1.发现问题
在web页面操作系统,前端有发起请求,后端无任何响应,一直pending状态,等待超过几分钟都无响应。
该业务的处理类有个全局锁
java
private static final ReentrantLock GLOBAL_LOCK = new ReentrantLock();
业务决定了这个锁是必须加,不同系统的外部请求会操作修改同一行,甚至同一批数据。第一反应是不是"死锁了"。
2.排查JVM死锁
bash
jstack -l <pid> > stack.log
查看整个 dump 没有出现典型死锁标志:
❌ Found one Java-level deadlock
❌ waiting to lock <xxx> held by ... 形成环
找到页面请求接口的线程
log
"http-nio-0.0.0.0-8081-exec-340" Id=1848 cpuUsage=0.0% deltaTime=0ms time=28ms WAITING on java.util.concurrent.locks.ReentrantLock$NonfairSync@ed361db owned by "DomainForceCommandTranslator" Id=206
at java.base@17.0.11/jdk.internal.misc.Unsafe.park(Native Method)
- waiting on java.util.concurrent.locks.ReentrantLock$NonfairSync@ed361db
at java.base@17.0.11/java.util.concurrent.locks.LockSupport.park(LockSupport.java:211)
at java.base@17.0.11/java.util.concurrent.locks.AbstractQueuedSynchronizer.acquire(AbstractQueuedSynchronizer.java:715)
at java.base@17.0.11/java.util.concurrent.locks.AbstractQueuedSynchronizer.acquire(AbstractQueuedSynchronizer.java:938)
at java.base@17.0.11/java.util.concurrent.locks.ReentrantLock$Sync.lock(ReentrantLock.java:153)
at java.base@17.0.11/java.util.concurrent.locks.ReentrantLock.lock(ReentrantLock.java:322)
发现其在等待 Id=206的线程释放 ReentrantLock GLOBAL_LOCK,并且有大量线程在等待这个锁
再看看206线程在干什么
log
"DomainForceCommandTranslator" Id=206 cpuUsage=1.52% deltaTime=3ms time=444450ms RUNNABLE (in native)
at java.base@17.0.11/sun.nio.ch.Net.poll(Native Method)
at java.base@17.0.11/sun.nio.ch.NioSocketImpl.park(NioSocketImpl.java:186)
at java.base@17.0.11/sun.nio.ch.NioSocketImpl.timedRead(NioSocketImpl.java:290)
at java.base@17.0.11/sun.nio.ch.NioSocketImpl.implRead(NioSocketImpl.java:314)
at java.base@17.0.11/sun.nio.ch.NioSocketImpl.read(NioSocketImpl.java:355)
at java.base@17.0.11/sun.nio.ch.NioSocketImpl$1.read(NioSocketImpl.java:808)
————————
* [简短任务 A]:
请将数据行中从含有"How far is the"的那一行起直至数据行末尾的一段重新写出，把其中的"photograph"替换为"image"，其余部分保持不变。
上述文本与其后的各行数据彼此并无关联。
————————
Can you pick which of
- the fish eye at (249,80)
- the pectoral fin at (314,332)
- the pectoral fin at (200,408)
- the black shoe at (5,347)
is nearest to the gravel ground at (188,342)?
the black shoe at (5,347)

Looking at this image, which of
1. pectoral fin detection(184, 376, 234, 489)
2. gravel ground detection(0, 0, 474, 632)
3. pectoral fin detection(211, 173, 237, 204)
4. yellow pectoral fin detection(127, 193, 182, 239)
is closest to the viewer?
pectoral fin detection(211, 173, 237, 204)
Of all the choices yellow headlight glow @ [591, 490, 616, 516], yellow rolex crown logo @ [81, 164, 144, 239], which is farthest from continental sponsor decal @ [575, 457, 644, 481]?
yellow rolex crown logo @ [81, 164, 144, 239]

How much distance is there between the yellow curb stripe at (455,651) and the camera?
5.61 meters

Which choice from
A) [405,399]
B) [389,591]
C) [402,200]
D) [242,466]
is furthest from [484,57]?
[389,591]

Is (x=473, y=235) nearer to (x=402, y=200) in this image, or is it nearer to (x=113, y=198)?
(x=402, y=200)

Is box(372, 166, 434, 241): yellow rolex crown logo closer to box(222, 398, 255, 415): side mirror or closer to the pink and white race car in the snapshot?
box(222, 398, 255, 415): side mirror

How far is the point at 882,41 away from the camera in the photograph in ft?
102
————————
* [简短任务 B]:
请接着关于排查后端请求无响应及全局锁等待问题的那篇文本，从其停止处续写下去。

* [书面作答 A]:
How far is the point at 882,41 away from the camera in the image in ft?
102

* [书面作答 B]:
at java.base@17.0.11/java.net.Socket$SocketInputStream.read(Socket.java:966)
at org.postgresql.core.VisibleBufferedInputStream.readMore(VisibleBufferedInputStream.java:161)
at org.postgresql.core.VisibleBufferedInputStream.ensureBytes(VisibleBufferedInputStream.java:128)
at org.postgresql.core.VisibleBufferedInputStream.ensureBytes(VisibleBufferedInputStream.java:113)
at org.postgresql.core.VisibleBufferedInputStream.read(VisibleBufferedInputStream.java:73)
at org.postgresql.core.PGStream.receiveChar(PGStream.java:465)
at org.postgresql.core.v3.QueryExecutorImpl.processResults(QueryExecutorImpl.java:2155)
at org.postgresql.core.v3.QueryExecutorImpl.execute(QueryExecutorImpl.java:368)
at org.postgresql.jdbc.PgStatement.executeInternal(PgStatement.java:498)
at org.postgresql.jdbc.PgStatement.execute(PgStatement.java:415)
at org.postgresql.jdbc.PgPreparedStatement.executeWithFlags(PgPreparedStatement.java:190)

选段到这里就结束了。